The more Japanese-dominated hi-fi became in the 1970s, the more flamboyant it became. Despite the fact that the mass market was flooded with big, brushed aluminum-fronted steel boxes adorned with knobs and flashing lights, some more discerning purchasers gravitated to Bang & Olufsen, and it was this product that won many over.
It was a major forward in the company’s visual language, and it personifies what most people now associate with B&O – a sleek and slimline profile, delicate touch-sensitive controls, hidden control panels, and metal and glass surfacing. It was designed by Jacob Jensen. Furthermore, it included a good-sounding stereo tuner as well as a 20W RMS per channel (into 8 ohms) amplifier in the same box. This was an outstanding power output figure for 1976, as was its reported distortion figure of 0.13 percent. The tuner’s preset station feature was also a luxury at the time, but the touch-sensitive primary controls felt like something out of a science fiction movie.
The B&O is a magnificent object to look at and operate by today’s standards, but it must have seemed as if it had been beam down from space in 1976! The long and low (620x60x250mm) 1900 seemed like nothing else ever manufactured to run at the time, and its high £237 retail price reflected that. It was a true ‘spoil yourself’ product at a commensurately lavish price, and it was beautifully sleek. There were DIN connections for two pairs of loudspeakers, a record player, and a cassette recorder around the rear, and secondary controls – for manual tuning, bass, treble, balance, and preset volume control – were also behind the wide top aluminium flap.

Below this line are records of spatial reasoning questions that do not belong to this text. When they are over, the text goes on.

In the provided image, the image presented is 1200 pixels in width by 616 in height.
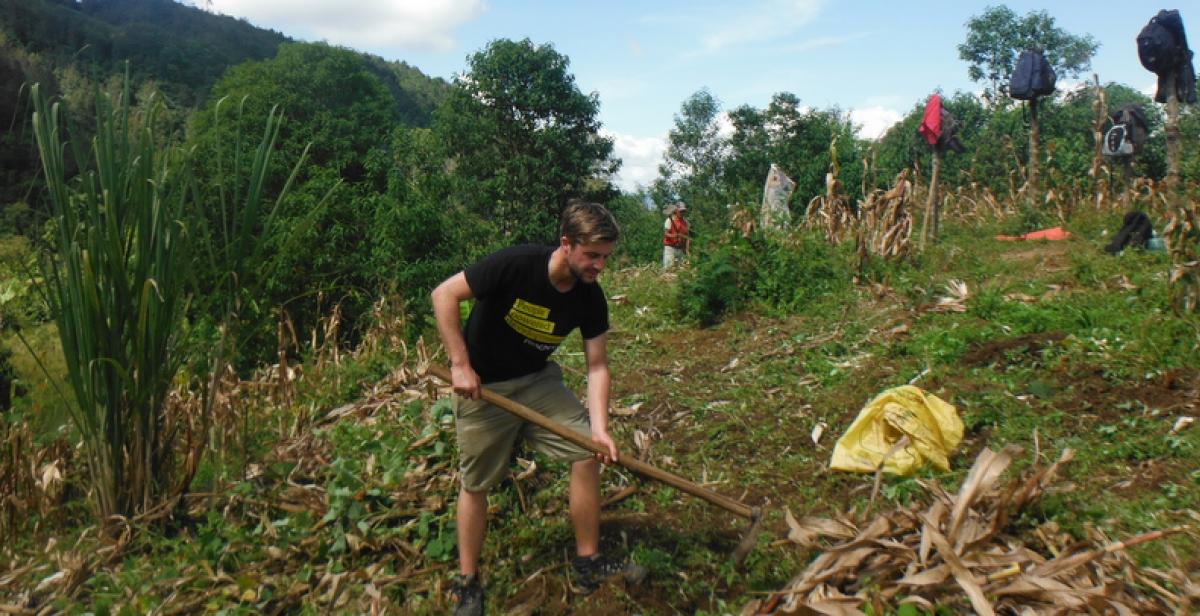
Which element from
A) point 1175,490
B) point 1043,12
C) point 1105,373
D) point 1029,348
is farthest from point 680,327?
point 1043,12

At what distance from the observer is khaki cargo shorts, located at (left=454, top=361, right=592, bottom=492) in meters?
3.22

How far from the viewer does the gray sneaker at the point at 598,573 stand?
3.29m

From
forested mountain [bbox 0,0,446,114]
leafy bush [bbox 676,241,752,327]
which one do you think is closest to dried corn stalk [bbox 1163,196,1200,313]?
leafy bush [bbox 676,241,752,327]

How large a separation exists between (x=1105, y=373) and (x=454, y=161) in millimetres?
28847

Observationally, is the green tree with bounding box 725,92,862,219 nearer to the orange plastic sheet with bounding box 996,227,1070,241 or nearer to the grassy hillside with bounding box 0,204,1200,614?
the orange plastic sheet with bounding box 996,227,1070,241

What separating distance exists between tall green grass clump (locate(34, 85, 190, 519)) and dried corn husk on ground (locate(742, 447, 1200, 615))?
2864 millimetres

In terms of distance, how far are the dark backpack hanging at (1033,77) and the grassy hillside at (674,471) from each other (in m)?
5.66

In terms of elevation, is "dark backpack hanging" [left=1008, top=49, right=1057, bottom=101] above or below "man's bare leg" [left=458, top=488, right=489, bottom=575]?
above

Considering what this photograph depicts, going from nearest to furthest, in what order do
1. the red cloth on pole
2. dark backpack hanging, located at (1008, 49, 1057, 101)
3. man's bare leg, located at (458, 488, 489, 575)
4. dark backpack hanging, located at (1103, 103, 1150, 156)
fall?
1. man's bare leg, located at (458, 488, 489, 575)
2. the red cloth on pole
3. dark backpack hanging, located at (1103, 103, 1150, 156)
4. dark backpack hanging, located at (1008, 49, 1057, 101)

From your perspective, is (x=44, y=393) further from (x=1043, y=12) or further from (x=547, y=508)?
(x=1043, y=12)

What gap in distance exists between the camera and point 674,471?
4.52 metres

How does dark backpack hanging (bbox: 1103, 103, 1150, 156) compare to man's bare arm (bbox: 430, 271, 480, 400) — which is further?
dark backpack hanging (bbox: 1103, 103, 1150, 156)

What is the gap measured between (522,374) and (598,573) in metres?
0.89

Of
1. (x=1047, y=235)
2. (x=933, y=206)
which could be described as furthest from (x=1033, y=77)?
(x=933, y=206)
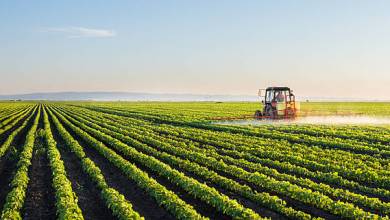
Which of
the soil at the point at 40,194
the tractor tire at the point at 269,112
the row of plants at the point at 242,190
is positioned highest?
the tractor tire at the point at 269,112

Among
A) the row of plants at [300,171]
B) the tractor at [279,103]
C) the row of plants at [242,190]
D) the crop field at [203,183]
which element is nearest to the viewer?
the row of plants at [242,190]

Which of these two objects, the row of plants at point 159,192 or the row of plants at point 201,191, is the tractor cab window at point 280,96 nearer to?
the row of plants at point 201,191

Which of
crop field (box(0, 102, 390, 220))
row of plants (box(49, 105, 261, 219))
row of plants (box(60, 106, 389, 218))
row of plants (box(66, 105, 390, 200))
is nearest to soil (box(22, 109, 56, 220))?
crop field (box(0, 102, 390, 220))

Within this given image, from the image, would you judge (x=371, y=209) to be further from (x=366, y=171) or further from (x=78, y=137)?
(x=78, y=137)

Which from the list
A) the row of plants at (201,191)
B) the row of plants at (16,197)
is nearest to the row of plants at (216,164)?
the row of plants at (201,191)

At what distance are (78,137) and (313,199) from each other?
655 inches

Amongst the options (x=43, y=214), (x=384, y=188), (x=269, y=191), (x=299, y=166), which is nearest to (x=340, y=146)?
(x=299, y=166)

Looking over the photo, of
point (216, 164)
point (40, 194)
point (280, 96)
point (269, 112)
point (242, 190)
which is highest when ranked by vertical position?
point (280, 96)

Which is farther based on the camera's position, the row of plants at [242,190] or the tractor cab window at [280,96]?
the tractor cab window at [280,96]

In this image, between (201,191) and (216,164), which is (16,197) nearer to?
(201,191)

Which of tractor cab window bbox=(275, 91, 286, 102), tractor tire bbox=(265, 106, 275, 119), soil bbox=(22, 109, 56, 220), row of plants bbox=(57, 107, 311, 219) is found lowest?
soil bbox=(22, 109, 56, 220)

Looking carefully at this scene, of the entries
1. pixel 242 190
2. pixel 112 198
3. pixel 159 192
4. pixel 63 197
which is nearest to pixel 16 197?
pixel 63 197

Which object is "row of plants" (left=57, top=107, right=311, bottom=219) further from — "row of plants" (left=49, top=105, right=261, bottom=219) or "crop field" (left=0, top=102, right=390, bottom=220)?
"row of plants" (left=49, top=105, right=261, bottom=219)

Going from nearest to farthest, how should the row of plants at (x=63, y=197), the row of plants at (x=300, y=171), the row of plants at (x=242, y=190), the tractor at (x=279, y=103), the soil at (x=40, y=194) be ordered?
1. the row of plants at (x=63, y=197)
2. the row of plants at (x=242, y=190)
3. the soil at (x=40, y=194)
4. the row of plants at (x=300, y=171)
5. the tractor at (x=279, y=103)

In 1979, the 1900 was given a little facelift and renamed the 1900-2. It included a much-needed, carefully graduated volume control with thirty-two stages rather than sixteen, as well as more delicate graphics and illumination and a minimally redesigned chassis. This remained the case until 1982, when it was replaced with the less appealing 2300. It was released in tandem with the Beomaster 2400, which was essentially a remote control version of the same, but with a slightly different control panel.
The 1900 doesn’t win any awards for sonic fidelity, but it’s always clean, smooth, moderately open, and inoffensive. It was always feasible to do better by buying British or even Japanese separates for the B&O’s not inconsiderable retail price at the time, but the sheer beauty of the B&O’s packaging convinced many that it was the one for them. The 1900 series is a fantastic, classic product that, surprisingly, is still extremely affordable secondhand, because to its immense popularity when new – expect to pay between £30 and £100 depending on condition.